Extract to read:
*** Block opens ***
Pasture can provide certain welfare benefits: cows have access to a more natural environment, they can perform behaviors that may be important to them such as grazing (Krohn, 1994), and cows on pasture sometimes experience a lower incidence of diseases such as mastitis (Washburn et al., 2002) and lameness (Hernandez-Mendo et al., 2007). That said, cows can also benefit from conditions provided indoors, most notably access to a high-quality diet and protection from environmental extremes (e.g., heat, cold, and wetness).

Cattle will change locations in response to the climatic conditions (e.g., Redbo et al., 2001). For example, cattle prefer to use areas protected from the wind in winter (Beaver and Olson, 1997; Senft and Rittenhouse, 1985). Similarly, cattle in hot conditions will seek shade and spend more time under shelters as temperatures increase (Blackshaw and Blackshaw, 1994; Vandenheede et al., 1995).
*** Block closes ***
Data shown:
*** Block opens ***
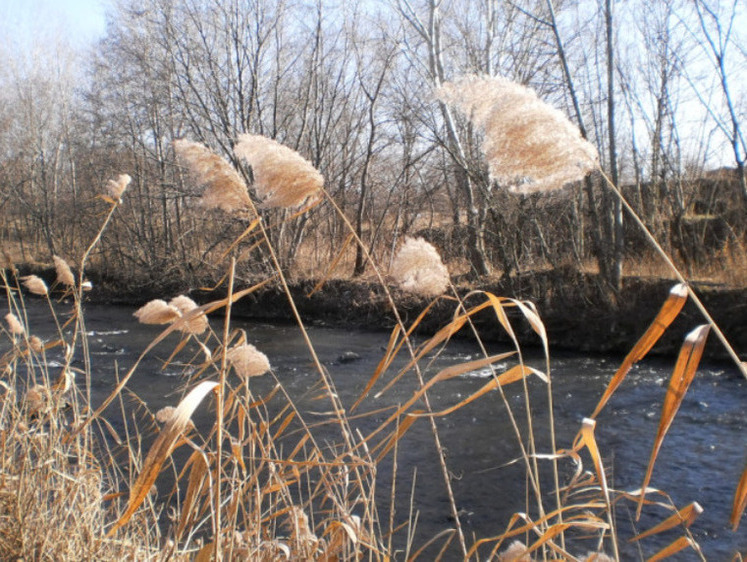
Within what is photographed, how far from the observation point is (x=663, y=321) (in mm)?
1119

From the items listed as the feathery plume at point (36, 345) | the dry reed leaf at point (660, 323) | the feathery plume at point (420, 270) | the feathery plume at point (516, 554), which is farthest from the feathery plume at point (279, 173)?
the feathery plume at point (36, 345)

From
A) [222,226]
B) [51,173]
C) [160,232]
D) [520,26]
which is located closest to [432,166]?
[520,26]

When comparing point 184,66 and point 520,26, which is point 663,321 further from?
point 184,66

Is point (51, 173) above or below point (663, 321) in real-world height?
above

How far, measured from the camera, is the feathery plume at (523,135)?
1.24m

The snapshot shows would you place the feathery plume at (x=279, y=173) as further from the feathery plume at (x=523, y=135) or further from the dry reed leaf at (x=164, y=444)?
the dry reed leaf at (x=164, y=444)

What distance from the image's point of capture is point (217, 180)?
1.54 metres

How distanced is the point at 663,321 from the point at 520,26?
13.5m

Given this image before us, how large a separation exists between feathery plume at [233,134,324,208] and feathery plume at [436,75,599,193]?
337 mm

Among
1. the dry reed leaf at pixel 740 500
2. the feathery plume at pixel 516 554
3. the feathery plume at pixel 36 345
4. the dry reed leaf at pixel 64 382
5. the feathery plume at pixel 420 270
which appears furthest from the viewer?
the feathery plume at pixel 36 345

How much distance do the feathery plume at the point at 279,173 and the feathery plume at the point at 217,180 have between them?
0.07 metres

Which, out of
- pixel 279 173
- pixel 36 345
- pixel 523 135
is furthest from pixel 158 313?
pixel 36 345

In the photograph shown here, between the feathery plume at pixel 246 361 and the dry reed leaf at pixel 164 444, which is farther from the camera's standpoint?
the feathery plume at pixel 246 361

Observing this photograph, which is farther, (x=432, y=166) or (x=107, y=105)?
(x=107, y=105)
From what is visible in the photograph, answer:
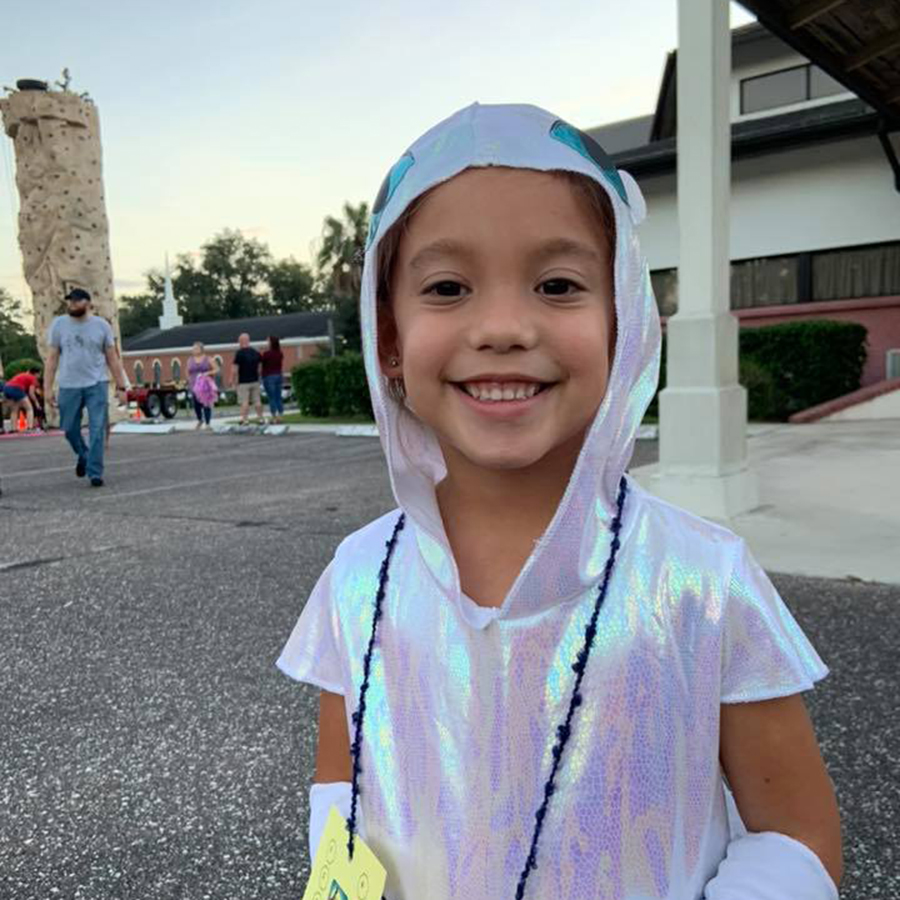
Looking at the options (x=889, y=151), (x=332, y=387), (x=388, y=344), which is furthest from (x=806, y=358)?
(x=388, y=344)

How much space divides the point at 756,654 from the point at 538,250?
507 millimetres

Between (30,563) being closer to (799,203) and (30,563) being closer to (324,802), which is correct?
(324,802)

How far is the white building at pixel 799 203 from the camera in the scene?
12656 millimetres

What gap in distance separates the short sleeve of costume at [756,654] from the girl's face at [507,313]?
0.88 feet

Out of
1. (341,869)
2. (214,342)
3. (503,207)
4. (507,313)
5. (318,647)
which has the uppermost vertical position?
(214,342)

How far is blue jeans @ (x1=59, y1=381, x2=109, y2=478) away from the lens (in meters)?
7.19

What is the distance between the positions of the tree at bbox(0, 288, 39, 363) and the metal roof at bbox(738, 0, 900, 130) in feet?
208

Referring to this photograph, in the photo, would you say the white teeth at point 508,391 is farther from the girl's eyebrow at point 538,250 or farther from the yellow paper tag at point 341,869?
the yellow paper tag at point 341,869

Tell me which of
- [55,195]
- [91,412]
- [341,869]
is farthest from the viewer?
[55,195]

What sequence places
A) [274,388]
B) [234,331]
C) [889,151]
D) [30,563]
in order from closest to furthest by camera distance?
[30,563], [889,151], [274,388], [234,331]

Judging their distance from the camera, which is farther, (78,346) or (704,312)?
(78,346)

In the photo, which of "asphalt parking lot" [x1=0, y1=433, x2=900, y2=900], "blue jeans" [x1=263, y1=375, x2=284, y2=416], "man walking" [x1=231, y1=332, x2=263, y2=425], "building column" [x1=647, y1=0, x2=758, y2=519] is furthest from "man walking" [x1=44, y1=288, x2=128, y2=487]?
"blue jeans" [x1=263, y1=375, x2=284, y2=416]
*** Block closes ***
*** Block opens ***
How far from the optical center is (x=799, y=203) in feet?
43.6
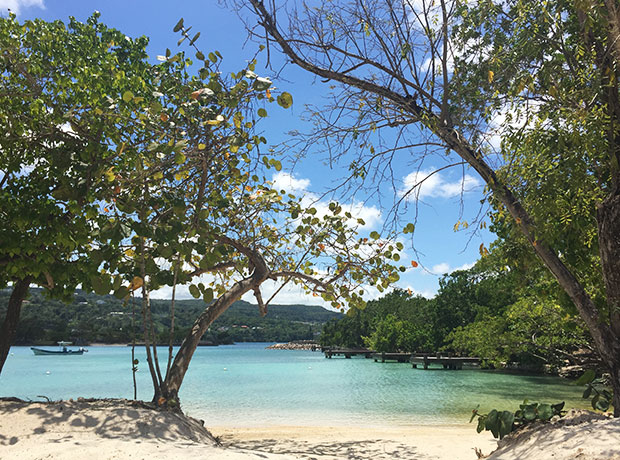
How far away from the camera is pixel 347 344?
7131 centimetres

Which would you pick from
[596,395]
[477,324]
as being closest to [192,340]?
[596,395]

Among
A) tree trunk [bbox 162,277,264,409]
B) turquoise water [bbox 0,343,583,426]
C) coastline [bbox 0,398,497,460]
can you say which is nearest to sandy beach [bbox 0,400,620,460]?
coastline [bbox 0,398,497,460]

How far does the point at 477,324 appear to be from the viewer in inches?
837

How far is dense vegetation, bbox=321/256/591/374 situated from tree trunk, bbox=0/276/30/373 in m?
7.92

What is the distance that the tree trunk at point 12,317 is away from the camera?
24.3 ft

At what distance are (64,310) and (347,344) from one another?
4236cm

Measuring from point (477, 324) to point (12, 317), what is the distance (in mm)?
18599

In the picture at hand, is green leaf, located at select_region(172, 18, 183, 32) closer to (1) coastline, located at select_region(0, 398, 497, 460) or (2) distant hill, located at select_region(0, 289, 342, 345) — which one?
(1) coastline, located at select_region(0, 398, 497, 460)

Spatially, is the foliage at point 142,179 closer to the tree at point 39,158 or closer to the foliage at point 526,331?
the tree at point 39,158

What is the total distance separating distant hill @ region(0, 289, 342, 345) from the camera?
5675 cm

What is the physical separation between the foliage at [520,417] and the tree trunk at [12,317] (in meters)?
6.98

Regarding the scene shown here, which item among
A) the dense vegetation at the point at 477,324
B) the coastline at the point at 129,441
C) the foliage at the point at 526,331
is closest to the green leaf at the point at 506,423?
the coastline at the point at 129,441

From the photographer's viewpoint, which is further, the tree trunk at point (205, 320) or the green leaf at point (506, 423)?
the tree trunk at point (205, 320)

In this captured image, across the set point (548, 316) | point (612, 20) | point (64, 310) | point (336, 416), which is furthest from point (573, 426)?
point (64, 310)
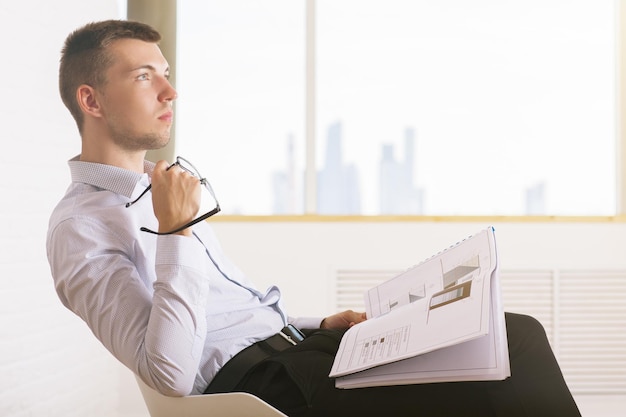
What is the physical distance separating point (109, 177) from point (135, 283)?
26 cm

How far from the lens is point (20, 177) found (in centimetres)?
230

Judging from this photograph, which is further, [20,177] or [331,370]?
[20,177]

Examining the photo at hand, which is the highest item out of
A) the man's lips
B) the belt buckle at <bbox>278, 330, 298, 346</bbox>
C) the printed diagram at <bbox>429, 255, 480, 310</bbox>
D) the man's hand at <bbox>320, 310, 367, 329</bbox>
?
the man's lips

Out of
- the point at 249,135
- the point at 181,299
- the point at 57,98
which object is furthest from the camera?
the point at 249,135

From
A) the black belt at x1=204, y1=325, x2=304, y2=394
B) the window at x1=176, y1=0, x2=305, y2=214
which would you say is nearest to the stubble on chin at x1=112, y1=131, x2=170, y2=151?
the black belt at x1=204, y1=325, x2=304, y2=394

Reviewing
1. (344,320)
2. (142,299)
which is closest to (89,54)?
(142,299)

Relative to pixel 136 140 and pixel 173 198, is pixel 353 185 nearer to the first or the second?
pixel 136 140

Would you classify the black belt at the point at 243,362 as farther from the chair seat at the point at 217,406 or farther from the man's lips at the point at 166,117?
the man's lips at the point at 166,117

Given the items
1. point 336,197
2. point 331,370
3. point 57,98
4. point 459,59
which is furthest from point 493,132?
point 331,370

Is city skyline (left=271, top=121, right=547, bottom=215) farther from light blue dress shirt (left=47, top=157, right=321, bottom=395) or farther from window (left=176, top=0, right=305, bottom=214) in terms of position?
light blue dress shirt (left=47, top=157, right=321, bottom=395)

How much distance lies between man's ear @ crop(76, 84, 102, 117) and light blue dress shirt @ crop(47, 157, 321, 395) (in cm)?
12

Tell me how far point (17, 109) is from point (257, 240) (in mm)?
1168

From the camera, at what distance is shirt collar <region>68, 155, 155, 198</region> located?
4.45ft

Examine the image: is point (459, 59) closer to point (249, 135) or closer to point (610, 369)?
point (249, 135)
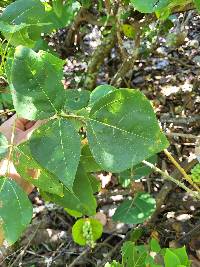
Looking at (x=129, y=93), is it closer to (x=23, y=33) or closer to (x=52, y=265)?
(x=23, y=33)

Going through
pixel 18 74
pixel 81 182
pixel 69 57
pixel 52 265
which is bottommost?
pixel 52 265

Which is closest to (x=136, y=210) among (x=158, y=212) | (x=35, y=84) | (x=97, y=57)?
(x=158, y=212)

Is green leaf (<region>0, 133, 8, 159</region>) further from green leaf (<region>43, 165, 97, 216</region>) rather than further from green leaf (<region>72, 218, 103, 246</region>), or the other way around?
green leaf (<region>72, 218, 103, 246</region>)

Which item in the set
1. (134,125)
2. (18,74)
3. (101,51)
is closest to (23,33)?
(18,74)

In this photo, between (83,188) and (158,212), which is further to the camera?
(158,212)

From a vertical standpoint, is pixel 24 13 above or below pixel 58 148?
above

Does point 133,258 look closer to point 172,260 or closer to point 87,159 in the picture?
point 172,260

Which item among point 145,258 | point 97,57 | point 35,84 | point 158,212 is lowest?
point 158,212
*** Block closes ***
*** Block opens ***
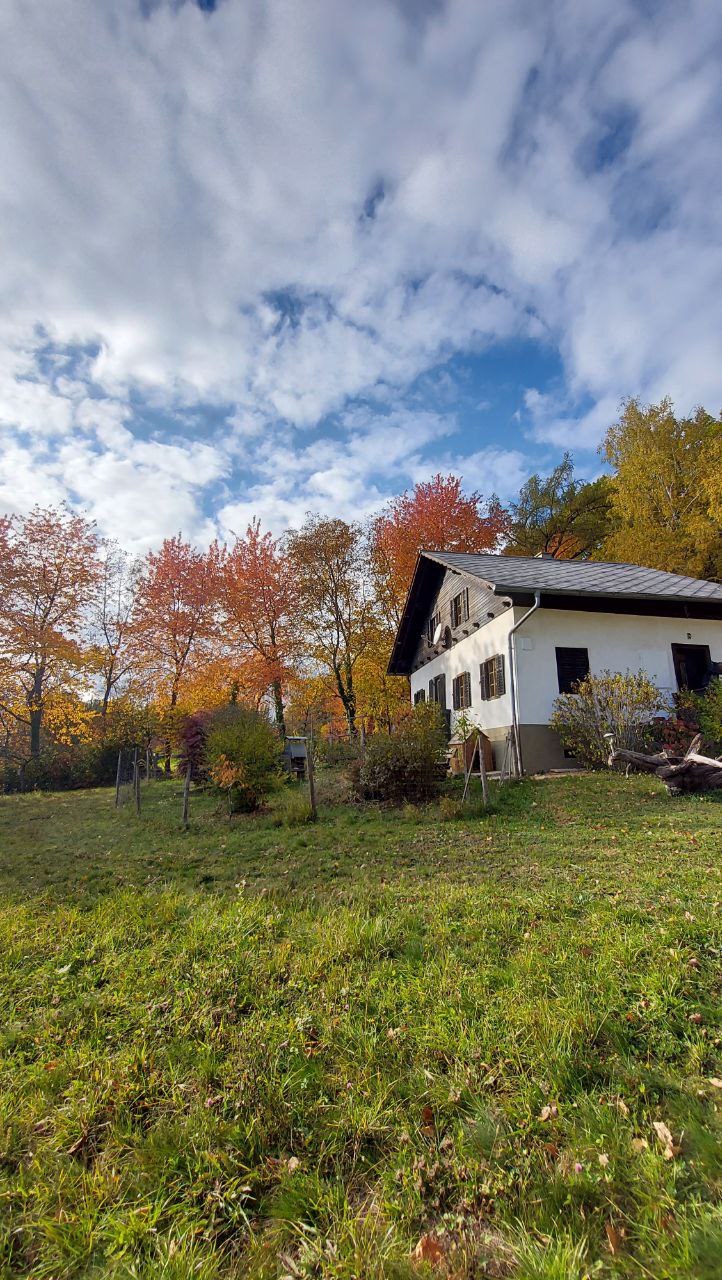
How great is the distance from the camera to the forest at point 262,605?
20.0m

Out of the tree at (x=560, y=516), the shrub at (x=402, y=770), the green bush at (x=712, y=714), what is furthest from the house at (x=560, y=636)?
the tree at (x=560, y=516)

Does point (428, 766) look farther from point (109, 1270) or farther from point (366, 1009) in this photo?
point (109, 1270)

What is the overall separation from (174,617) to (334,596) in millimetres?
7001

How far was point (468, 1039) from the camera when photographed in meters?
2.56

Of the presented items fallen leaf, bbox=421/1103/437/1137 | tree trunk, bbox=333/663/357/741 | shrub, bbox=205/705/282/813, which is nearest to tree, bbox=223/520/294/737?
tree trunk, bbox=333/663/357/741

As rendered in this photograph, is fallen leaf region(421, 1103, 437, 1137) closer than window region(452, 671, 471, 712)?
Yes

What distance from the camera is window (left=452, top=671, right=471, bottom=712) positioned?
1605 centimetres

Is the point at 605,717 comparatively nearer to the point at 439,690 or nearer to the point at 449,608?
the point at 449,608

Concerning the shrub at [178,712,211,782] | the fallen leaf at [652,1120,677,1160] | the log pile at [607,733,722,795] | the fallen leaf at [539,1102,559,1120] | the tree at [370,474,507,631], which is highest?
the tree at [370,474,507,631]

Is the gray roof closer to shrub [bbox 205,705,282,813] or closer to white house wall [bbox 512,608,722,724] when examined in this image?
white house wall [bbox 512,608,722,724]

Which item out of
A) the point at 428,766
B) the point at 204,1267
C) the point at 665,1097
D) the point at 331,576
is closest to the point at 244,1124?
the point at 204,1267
*** Block closes ***
Task list:
1. Using the text on pasture and cow welfare, explain in one to three sentences why cows can also benefit from being kept indoors.
2. Duplicate the part of the text on pasture and cow welfare from "Cattle will change" to "et al., 1995).".

Responses for each task:
1. Cows can benefit from indoor conditions because they get access to a high-quality diet there. Being indoors also protects them from environmental extremes such as heat, cold, and wetness.

2.
Cattle will change locations in response to the climatic conditions (e.g., Redbo et al., 2001). For example, cattle prefer to use areas protected from the wind in winter (Beaver and Olson, 1997; Senft and Rittenhouse, 1985). Similarly, cattle in hot conditions will seek shade and spend more time under shelters as temperatures increase (Blackshaw and Blackshaw, 1994; Vandenheede et al., 1995).